Restrict Syscalls with Seccomp
A System Call is the way processes request services or communicates with the Linux Kernel. Syscalls can range from privileged operations - such as loading kernel modules, killing processes, changing the filesystem root - to relatively innocuous - such as opening or closing files, executing a program, etc.

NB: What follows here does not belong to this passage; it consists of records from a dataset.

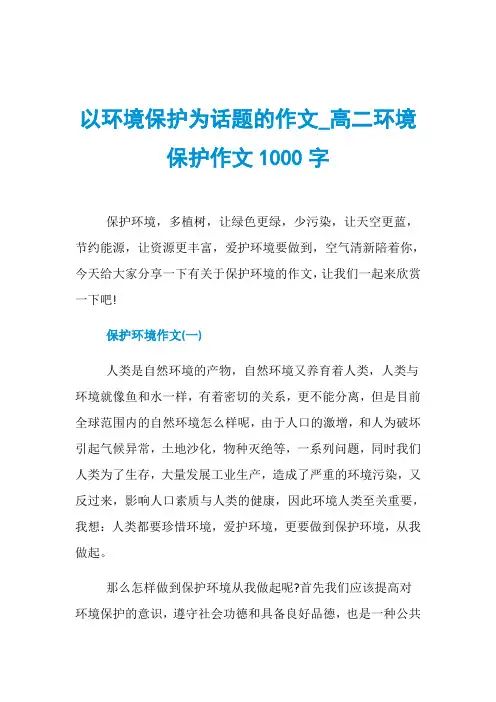 以环境保护为话题的作文_高二环境保护作文 1000 字

保护环境，多植树，让绿色更绿，少污染，让天空更蓝，节约能源，让资源更丰富，爱护环境要做到，空气清新陪着你，今天给大家分享一下有关于保护环境的作文，让我们一起来欣赏一下吧!

保护环境作文(一)

人类是自然环境的产物，自然环境又养育着人类，人类与环境就像鱼和水一样，有着密切的关系，更不能分离，但是目前全球范围内的自然环境怎么样呢，由于人口的激增，和人为破坏引起气候异常，土地沙化，物种灭绝等，一系列问题，同时我们人类为了生存，大量发展工业生产，造成了严重的环境污染，又反过来，影响人口素质与人类的健康，因此环境人类至关重要，我想：人类都要珍惜环境，爱护环境，更要做到保护环境，从我做起。

那么怎样做到保护环境从我做起呢?首先我们应该提高对环境保护的意识，遵守社会功德和具备良好品德，也是一种公共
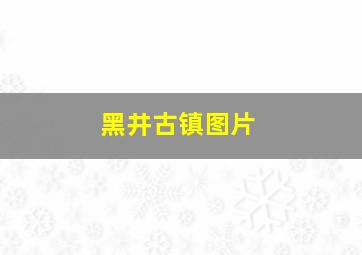 黑井古镇图片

Seccomp - Linux's Secure Computing Mode - allows cluster administrators to specifically limit which syscalls may be used by a container.
Seccomp Overview
In Kubernetes, a seccomp "profile" is specified via a json file, with the following format:
{
"defaultAction": /* seccomp action */
"syscalls": [
/* Any number of rules */
{
"names": [ /* list of syscall names */ ],
"action": /* seccomp action */
}
]
}
In kiOS, these should be saved to the /etc/seccomp/ directory.
Seccomp Actions
In this format, the seccomp action can be one of:
SCMP_ACT_ALLOW-
Allow the syscall to go ahead as normal
SCMP_ACT_LOG-
Log the syscall to the kernel's message buffer. This can normally be viewed by running
dmsg. SCMP_ACT_ERRNO-
Disallow the syscall. If the process attempts to make the syscall, the kernel will kill the process.
Using a Profile
Once you have created any desired profiles, you can assign your Pods to
use them via the securityContext.seccompProfile field:
securityContext:
seccompProfile:
# The "Localhost" type indicates that we are going to refer to a
# file on the local system
type: Localhost
# Any file created in the /etc/seccomp directory can be referenced in
# this fashion
localhostProfile: seccomp-profile.json
Full Example
Create an "example" seccomp profile which allows file read / write and related syscalls, logs module related syscalls, and blocks everything else.
{
/* Block everything not specified */
"defaultAction": "SCMP_ACT_ERRNO",
"syscalls": [
/* Allow module related syscalls, but log them */
{
"action": "SCMP_ACT_LOG",
"names": [
"init_module",
"delete_module",
"finit_module"
]
},
/* Allow file opening, closing, reading and writing etc syscalls */
{
"action": "SCMP_ACT_ALLOW",
"names": [
"read",
"write",
"open",
"close",
"stat",
"fstat",
"lseek"
]
}
]
}
Create a pod that uses this seccomp profile. If it attempts a syscall not listed in the profile, it will be killed.
apiVersion: v1
kind: Pod
metadata:
name: example
spec:
containers:
- name: example
image: example.net/example:latest
securityContext:
seccompProfile:
type: Localhost
localhostProfile: example.json